▶ BRIEF 1:
Answer these from the passage on the Chapel Hill shooting below:
(a) How many civil rights and faith groups want the federal government to act?
(b) To whom did the groups address their letter?
(c) In what college town did the three die?
▶ BRIEF 2:
Write the next part of the news passage on the Chapel Hill shooting below, picking up after its final sentence.

▶ PASSAGE SHOWN:

════════

But 150 civil rights and faith groups want the federal government to do just that.

In a letter Friday to Attorney General Eric Holder, the groups said there is enough circumstantial evidence to “warrant a federal hate crime investigation” into the deaths of Deah Shaddy Barakat, 23, his wife Yusor Mohammed, 21, and her 19-year-old sister Razan Abu-Salha.

Such a step would be important to those victims’ families, as well as many other Muslims across the United States, states the letter, which is signed by a number of Islamic and Arab organizations plus Jewish, Sikh, Asian-American and other groups.

“Federal leadership is necessary in this case in order to send the strongest message to the public that acts of violence like these have no place in civil society and will be prosecuted to the fullest extent of the law,” the groups write. “…As American Muslims and those perceived to be Muslim now, more than ever, fear for their safety, the American people need to hear a strong message our nation’s chief law enforcement officer.”

They aren’t the only ones demanding action from Washington. The story has also gotten traction internationally, with Turkish President Recep Tayyip Erdogan saying he has called President Barack Obama, Vice President Joe Biden and Secretary of State John Kerry about it.

President Obama, Mr. Kerry, (Vice President) Biden, at this point have not made any declaration of respect,” Erdogan said. “This is telling … And if you stay silent when faced with an incident like this and don’t make a statement, the world will stay silent towards you.”

Friend: ‘No one should die like that’

It’s not just that these three died Tuesday in the college town of Chapel Hill, but how — in what appears to be a summary execution, with shots fired to their heads.

════════

▶ COLLECTED MATERIAL:
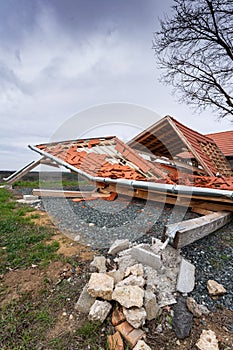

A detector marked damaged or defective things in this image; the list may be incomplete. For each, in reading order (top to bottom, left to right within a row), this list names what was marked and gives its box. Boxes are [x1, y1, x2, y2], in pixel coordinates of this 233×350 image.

════════

▶ WRITTEN RESPONSE 1:
(a) 150
(b) Attorney General Eric Holder
(c) Chapel Hill

▶ WRITTEN RESPONSE 2:
There’s not a lot of question about the suspect: A neighbor of the three victims, 46-year-old Craig Stephen Hicks, turned himself in to police the same night and has been charged with murder.

The bigger question is why the were killed.

Many of the victims’ friends and relatives gathered Thursday for their funerals and for candlelight vigils on college campuses such as North Carolina State University in Raleigh, which is where Barakat met his future wife, and where she and her sister went to school.

“These three people, as young as they were, were a source of inspiration, warmth and light for our community,” said one woman speaking at the vigil.

That’s how Nada Salem knew them. They weren’t just Muslims, she said of her friends, but “three good people that died.”

“No one should die like that,” Salem told CNN’s “New Day,” “especially when you’re that great.”

Victim said neighbor carried gun when complaining over noise

Mohammad Abu-Salha — the father of the two slain women — thinks their deaths were a hate crime. The problems started not when Barakat lived in the condo by himself but when Yusor Mohammad, who wears a hijab, moved in.

He said his daughter told him, referring to the neighbor, “Daddy, I think he hates us for who we are and how we look.”

Yusor Mohammad’s good friend, Amira Ata, agrees that something doesn’t add up.

“If he went and maybe killed all the neighbors, maybe then we can be like, ‘Oh, he has an issue,'” she told CNN, and she recalled one time Yusor Mohammed told her about the neighbor coming over with a gun to complain about noise.

“We were completely shocked because it’s not normal for you have to have a disagreement of some sort with your neighbor and for you to go over there with a gun,” Ata said.

“They were our friends, and we feel like they were targeted for a reason,” she said.

Suspect’s wife: Shooting has to do with parking, not religion

Police said Hicks has no prior criminal record and is cooperating with the investigation.

Rob Maitland, the lawyer for Hicks’ wife, Karen, said the shooting “highlights the importance of access to mental health care services.”

Karen Hicks, who has been in the process of divorce, said her husband had been at odds with various neighbors of various backgrounds over parking. That’s what this is about, she says, contending that what happened is not a hate crime.

She said, “I can say with my absolute belief that this incident had nothing to do with religion or the victims’ faith.”